De Paris à Berlin… en décembre 1989


À peine un mois après la chute du mur de la honte, Michel Devacht participe avec une délégation de la CFDT Île-de-France à une rencontre avec le DGB berlinois (confédération syndicale allemande). Alors secrétaire départemental de l'UD CFDT de Paris et au bureau de la CFDT Île-de-France, l'actuel secrétaire général de la CFDT Retraités n'a pas oublié.

Pourquoi aller à Berlin en 1989 ?

Michel Devacht. Nous désirions vivre le quotidien des Berlinois : ils n’aspirent qu’à l’unification de l’Allemagne et au dialogue avec des résidents est-allemands. Nous voulions rencontrer et discuter avec des militants syndicalistes : nous les avons vus des deux côtés de la séparation lézardée mais toujours debout et recouverte de fresques et de messages de liberté. Nous voulions comprendre le rôle des syndicalistes dans ce rendez-vous historique.

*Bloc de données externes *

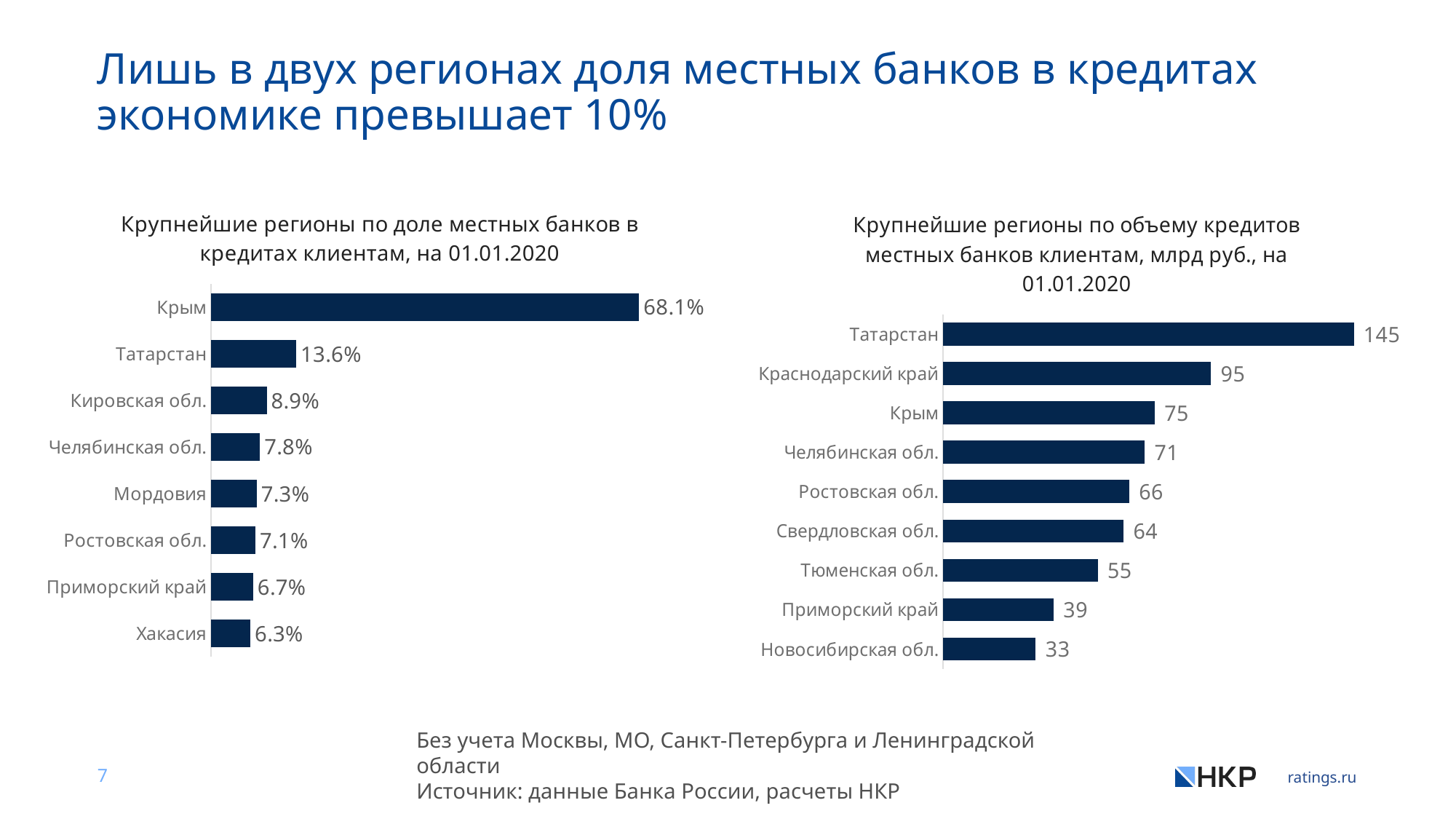
In the left chart (share of local banks in loans to clients), what is the value for Татарстан? 13.6% In the right chart (volume of loans of local banks, bn rub.), what is the value for Краснодарский край? 95 In the right chart (volume of loans of local banks, bn rub.), which region has the largest volume? Татарстан In the left chart (share of local banks in loans to clients), which region has the highest share? Крым In the right chart (volume of loans of local banks, bn rub.), which region has the smallest volume? Новосибирская обл. What type of chart is used on the left side of the slide? Bar chart In the left chart (share of local banks in loans to clients), what is the difference between Крым and Татарстан? 54.5 percentage points In the right chart (volume of loans of local banks, bn rub.), which is larger: Ростовская обл. or Тюменская обл.? Ростовская обл. In the right chart (volume of loans of local banks, bn rub.), what is the difference between Татарстан and Крым? 70 In the right chart (volume of loans of local banks, bn rub.), how many regions are shown? 9 In the left chart (share of local banks in loans to clients), how many regions are shown? 8 In the left chart (share of local banks in loans to clients), which region has the lowest share? Хакасия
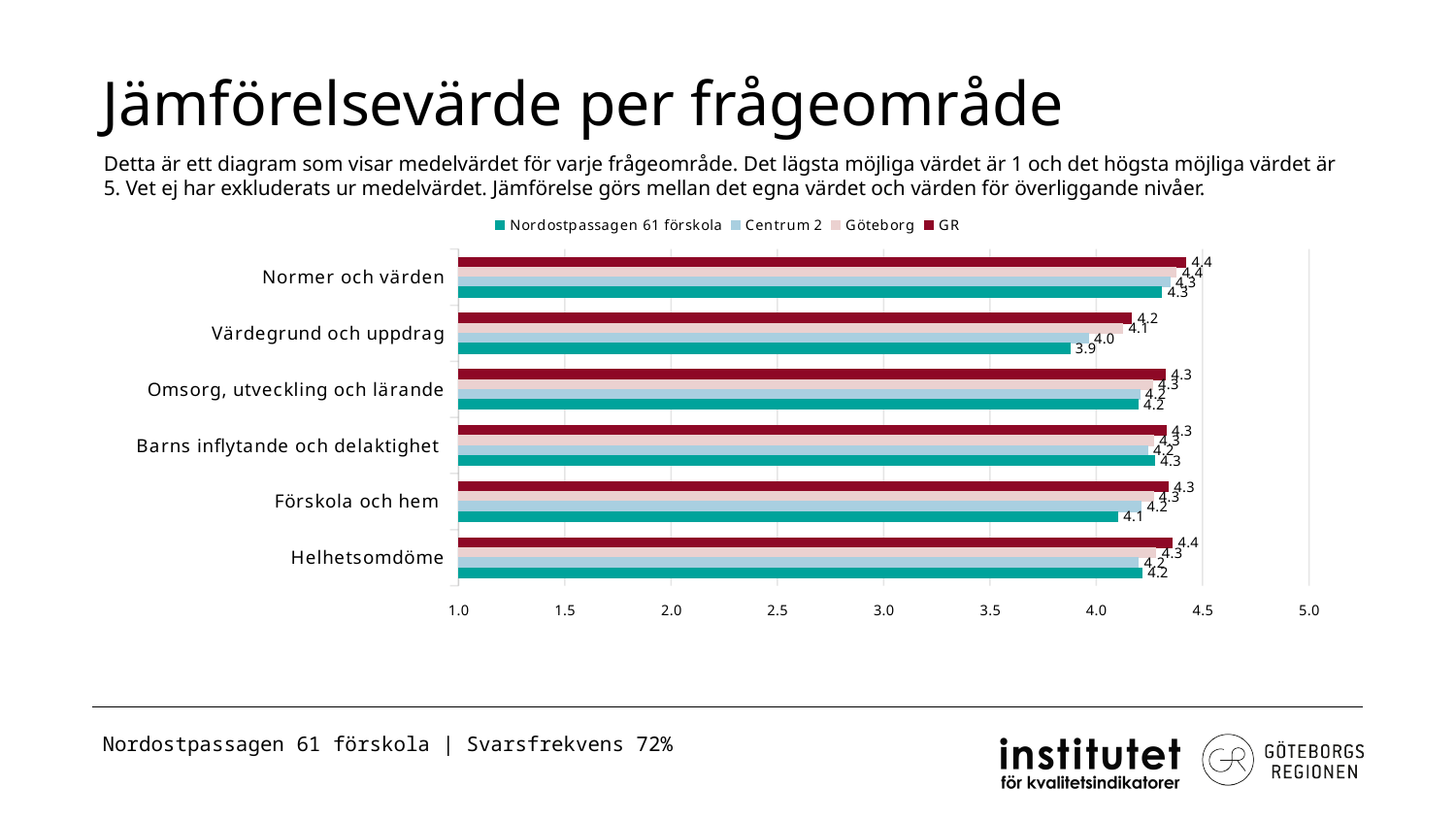
Which series is shown in dark red in the legend? GR How many series does the legend list? 4 What kind of chart is shown on the slide? Bar chart What is the value for Centrum 2 in the category Värdegrund och uppdrag? 4.0 In the category Förskola och hem, which is larger: the value for GR or the value for Nordostpassagen 61 förskola? GR What is the value for Nordostpassagen 61 förskola in the category Förskola och hem? 4.1 What is the value for GR in the category Helhetsomdöme? 4.4 What is the value for Nordostpassagen 61 förskola in the category Värdegrund och uppdrag? 3.9 How many categories (frågeområden) are shown on the chart? 6 Which category has the lowest value for Nordostpassagen 61 förskola? Värdegrund och uppdrag What is the difference between the GR value and the Nordostpassagen 61 förskola value in the category Värdegrund och uppdrag? 0.3 Is the value for Nordostpassagen 61 förskola in Värdegrund och uppdrag greater or less than 4.0? less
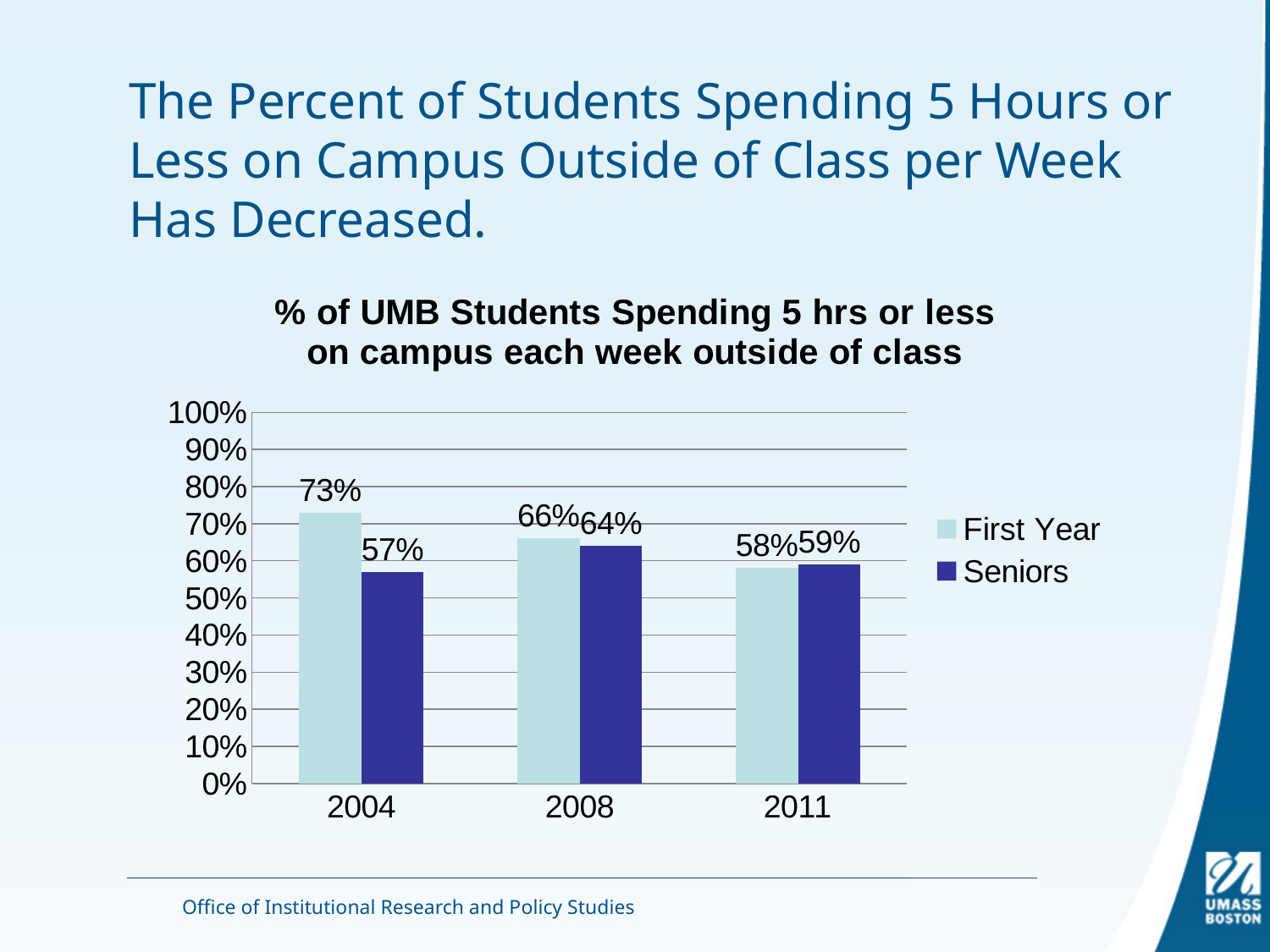
What is the difference between the First Year and Seniors values in 2004? 16% What is the value for Seniors in 2008? 64% In which year is the First Year value highest? 2004 How many series does the legend list? 2 What is the title of the chart? % of UMB Students Spending 5 hrs or less on campus each week outside of class What is the value for Seniors in 2011? 59% In which year is the Seniors value lowest? 2004 What is the value for First Year students in 2004? 73% How many years are shown on the x axis? 3 What kind of chart is shown? Bar chart Which is larger in 2008, the First Year value or the Seniors value? First Year Do the First Year values rise or fall from 2004 to 2011? Fall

Quelle était l’analyse sur la nouvelle réalité ?

À l’époque, la circulation de part et d’autre du mur s’effectue en traversant des « check point », des passages contrôlés. La présentation du passeport reste obligatoire. Malgré la gêne momentanée, nos partenaires savent que cela ne durera pas. La libre circulation est toute proche. Un même espoir est partagé par nos interlocuteurs : vivre ensemble comme avant.

Quelle suite a été donnée à cette rencontre ?

La rencontre n’a pas connu de suite. En effet, l’Allemagne avait besoin de nouveaux managers pour cet immense chantier. Certains ont quitté le monde syndical pour diriger des entreprises nouvelles, installées dans l’ex-RDA dans le cadre de l’unification allemande.